In the meantime, look to this website for updates. (Somebody work “cornea” into this, OK?)


Really quick overview of some of the major happenings with PathBinder Publishing:

*My wife, Kimberly S. Hoffman, has been asked to do a few talks on her recently published book, Love, Hope: Children Express Their Emotions During the Coronavirus Pandemic. So that’s cool.

*We’ll be editing Colin G. Matthews’ manuscript for Soulman: A Young Woman’s Ascension into the Circle of Light soon. We just got it the other day. If all parties are in agreement, when the time is right, we may be publishing it, too. I met Colin when he played his violin in downtown Columbus a few years ago and have now seen him play a number of times. He’s quite a talented musician, and now I find out he’s a talented writer, too.

*We’re working on a history of Edinburgh, Indiana, for that town’s bicentennial celebration next year. Sarah Otto did a fantastic job with a history of the town that was published in 1986. PathBinder is working in conjunction with Edinburgh representatives to combine Sarah’s book with a whole slew of updated info and photos to present a new and improved history that will be available in hardback, paperback and e-book.

A fun fact: There is only one other Edinburgh (this spelling) in the world. I hear it’s in Scotland. Not that I’ve been there or anything.

Another fun fact: I was the editor of the Edinburgh (Indiana, not Scotland) newspaper for 19 years. My reign ended in 2019, when I retired from journalism to pursue other interests.


If you saw my most recent blog post on this website, then you saw my most recent writing effort, a short story centering on romance, time travel, the color green, and shenanigans set against the bombing of London during World War II. If you haven’t read it, you must.


This is one area of my life I have excelled at lately. Since last I newslettered, I have finished four books:

*Q.W.E.R.T.Y.: A Haunting, a paranormal romance novella by my friend from Canada, Barbara Avon.

*Fleshmarket Alley, one of the Inspector Rebus series crime books by Scottish author, Ian Rankin. Apparently this is also called Fleshmarket Close, but the one I got at my local library said “Alley.” Click on the links if you don’t believe me.

*After reading about murder, prostitution, buried skeletons and the like, I thought I’d lighten things up a little. So, I went with that dystopian classic, 1984, by George Orwell, which birth name was Eric Blair. Big Brother watched me read it. Probably.
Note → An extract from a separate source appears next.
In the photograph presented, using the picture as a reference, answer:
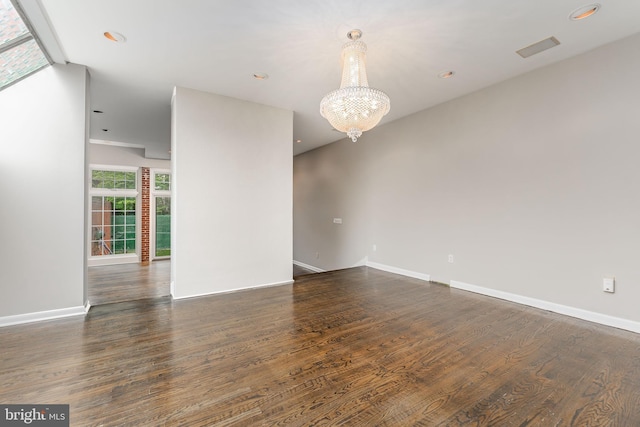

*So Long and Thanks for all the Fish, the fourth book in Douglas Adams’ The Hitchhiker’s Guide to the Galaxy trilogy. Yes, fourth book of a trilogy. I didn’t make it up, Adams did. Blame him if it doesn’t make any sense.

Now I am reading Across the Irish Sea, which I picked up from fellow Indiana author, M. Katherine Clark, at a book sale we attended before the pandemic. It’s got a lot of Irish stuff in it because it’s set in Ireland.

And after that will be my uncle’s book that I just ordered from Viewpoint Books, my awesome, independent, local bookstore right here in Columbus, Indiana. Our Changing Menu: Climate Change and the Foods We Love and Needis by Michael P. Hoffmann and some other people who are listed after him. Yes, Uncle Mike has two N’s at the end of his name and I only have one. It’s a long story. But believe me, he’s really my uncle.

Ailment of the Month

The eyes have it.


*Despite this surgical annoyance, I continue to walk at least 8,000 steps per day. The coin finding is going well despite the eyeball affair. A minimum of $4 found each month of 2021, with February’s total of $8.19 being the high water mark thus far. See below for a slide show of spectacular photos from my walks the past month.

*I just finished another round of mock job interviews with Franklin College students. That’s always an interesting, rewarding experience for me; I hope it is for them, too.

*I’ll be seeing my parents at the end of May live for the first time since January 2020. Yay for the vaccinations.

That’s it for this month. Have a good one!